Monday 23 September 2019

SPARK_DAY1_PRACTICE

Spark:
---------------------
Apache Spark™ is a fast and general engine for large-scale data processing.


Spark Libraries on Spark-Core:
--------------------------------
1. Spark SQL
2. Spark Streaming
3. Spark MLLib
4. Spark GraphX


Spark Supports 4 Programming Languages:
------------------------------------------
Scala, Java, Python ,R


How to Start the Spark in Command Line:
--------------------------------------------
Scala => $SPARK_HOME/bin/spark-shell
Python => $SPARK_HOME/bin/pyspark
R => $SPARK_HOME/bin/sparkR


Spark-2.x:
--------------------------------------------
Spark context available as 'sc'
Spark session available as 'spark'


Spark-1.x:
--------------------------------------------
Spark context available as 'sc'
Spark SQLContext available as 'sqlContext'


Note:
------------
`Spark Context` is `Entry Point` for any `Spark Operations`.

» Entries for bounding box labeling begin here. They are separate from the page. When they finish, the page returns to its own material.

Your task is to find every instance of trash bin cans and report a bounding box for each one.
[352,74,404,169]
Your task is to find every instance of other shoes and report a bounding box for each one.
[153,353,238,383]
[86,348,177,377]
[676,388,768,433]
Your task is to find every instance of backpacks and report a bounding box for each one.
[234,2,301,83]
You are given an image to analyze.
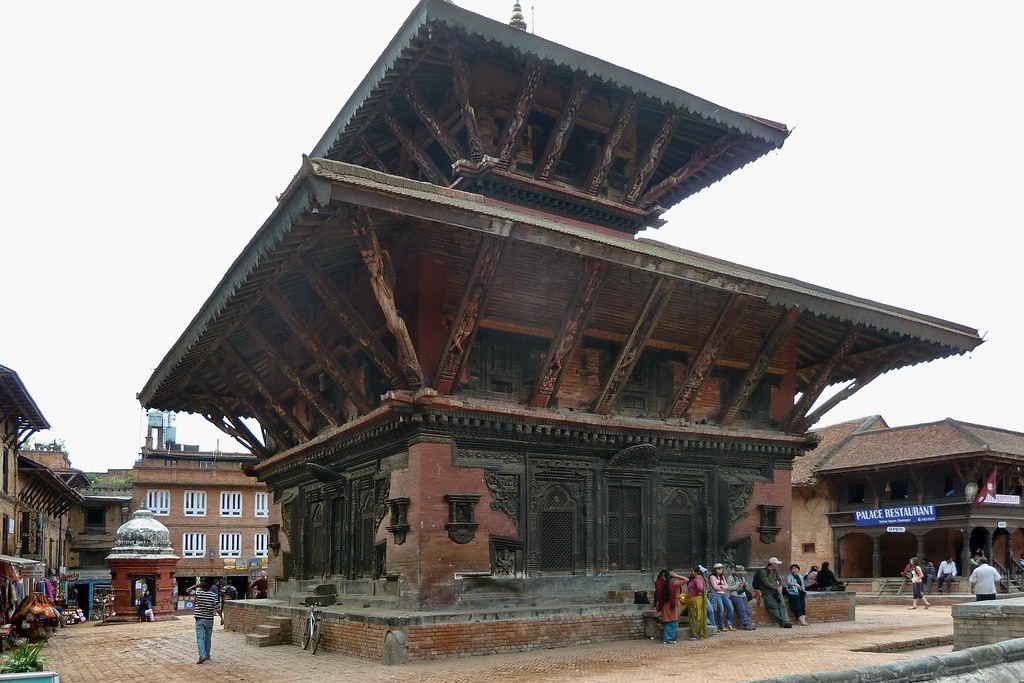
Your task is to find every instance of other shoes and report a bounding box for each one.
[924,603,930,609]
[800,621,810,626]
[725,625,737,631]
[689,636,697,641]
[782,622,792,628]
[663,639,677,644]
[718,626,728,631]
[744,624,757,630]
[907,605,916,609]
[196,656,210,664]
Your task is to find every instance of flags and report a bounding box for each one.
[974,469,996,508]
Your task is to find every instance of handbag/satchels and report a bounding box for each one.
[9,594,61,642]
[743,586,753,601]
[634,590,650,604]
[782,586,789,596]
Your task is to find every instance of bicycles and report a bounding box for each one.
[299,601,327,654]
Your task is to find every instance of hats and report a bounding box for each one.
[261,571,267,577]
[768,557,783,564]
[698,564,707,574]
[714,563,725,569]
[732,565,748,574]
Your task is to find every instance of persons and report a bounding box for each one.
[655,565,720,644]
[249,571,268,599]
[726,565,756,630]
[804,562,838,593]
[708,563,737,631]
[210,579,239,615]
[759,557,793,628]
[901,547,1024,609]
[138,589,156,622]
[187,578,224,664]
[785,564,810,626]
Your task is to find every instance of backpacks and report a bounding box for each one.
[915,565,928,584]
[752,567,780,590]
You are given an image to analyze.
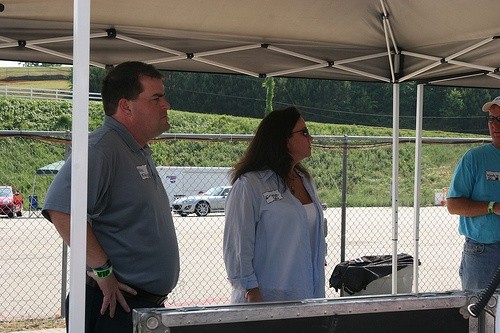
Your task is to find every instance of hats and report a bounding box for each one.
[482,95,500,112]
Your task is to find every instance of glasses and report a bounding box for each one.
[291,127,309,137]
[487,115,500,122]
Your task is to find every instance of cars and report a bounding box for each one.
[171,186,232,217]
[0,185,23,218]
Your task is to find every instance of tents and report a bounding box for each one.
[0,0,500,294]
[30,159,66,210]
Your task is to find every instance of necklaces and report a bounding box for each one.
[286,172,296,195]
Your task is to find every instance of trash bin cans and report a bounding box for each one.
[327,252,421,299]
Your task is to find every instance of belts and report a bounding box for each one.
[86,274,168,308]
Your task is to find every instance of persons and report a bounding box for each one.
[223,106,324,303]
[41,61,181,333]
[446,95,500,291]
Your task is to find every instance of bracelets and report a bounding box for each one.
[93,258,114,279]
[243,290,253,298]
[488,200,495,214]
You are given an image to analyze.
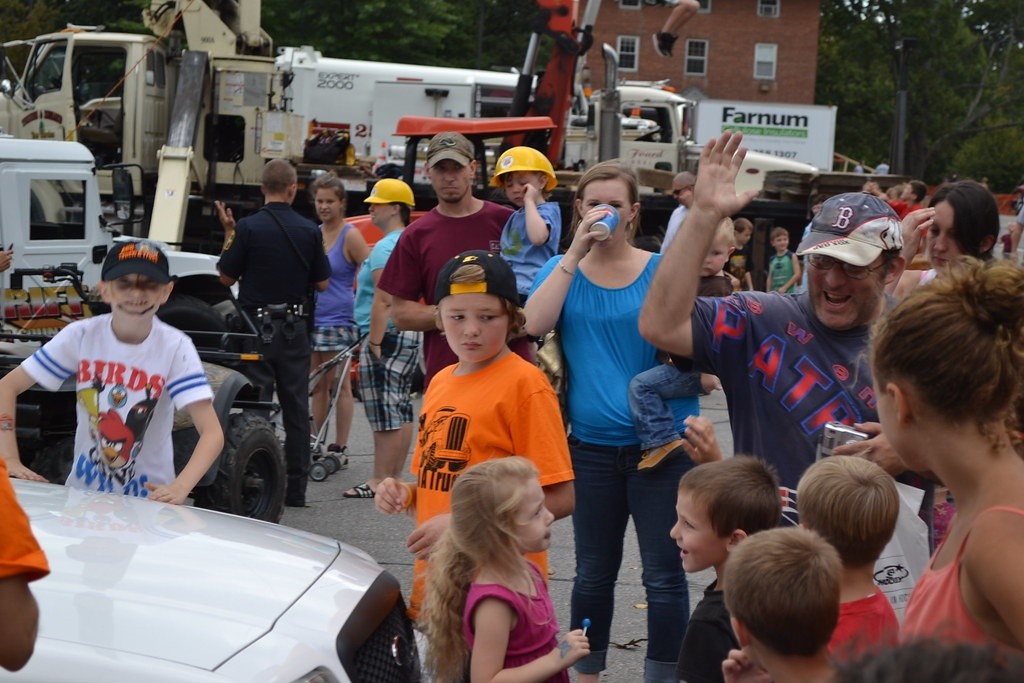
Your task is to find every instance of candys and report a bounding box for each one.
[582,618,591,636]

Resilient Distributed DataSets (RDD):
--------------------------------------------

RDD Features:
----------------
1. Immutability
2. Lazy Evaluation
3. Cacheable
4. Type Infer


RDD Operations:
-----------------
1. Transformations

Convert `RDD` into `RDD`

ex: old_rdd ==> new_rdd


2. Actions

Convert `RDD` into `Result`

ex: rdd ==> result



How to Create a RDD?
-----------------------------------
We can create RDD in 2 ways
1. from collections (List, Set, Seq, ...)
2. from data sets (text, csv, tsv, json, ...)


How to create RDD from `collections`?
---------------------------------------
val list = List(1,2,3,4,5,6)

val rdd = sc.parallelize(<your collection>, <no.of partitions>)
val rdd = sc.parallelize(list,6)

Create a RDD with bydefault Partitions:
--------------------------------------
val rdd = sc.parallelize(list)


scala> val list = List(1,2,3,4,5,6)
list: List[Int] = List(1, 2, 3, 4, 5, 6)

scala> val rdd = sc.parallelize(list)
rdd: org.apache.spark.rdd.RDD[Int] = ParallelCollectionRDD[0] at parallelize at <console>:26

scala> rdd.getNumPartitions
res0: Int = 4


Create a RDD with 2 Partitions:
--------------------------------------
val rdd = sc.parallelize(list, 2)

scala> val rdd = sc.parallelize(list, 2)
rdd: org.apache.spark.rdd.RDD[Int] = ParallelCollectionRDD[1] at parallelize at <console>:26

scala> rdd.getNumPartitions
res1: Int = 2

---------------------------------------------------

scala> rdd.collect
res3: Array[Int] = Array(1, 2, 3, 4, 5, 6)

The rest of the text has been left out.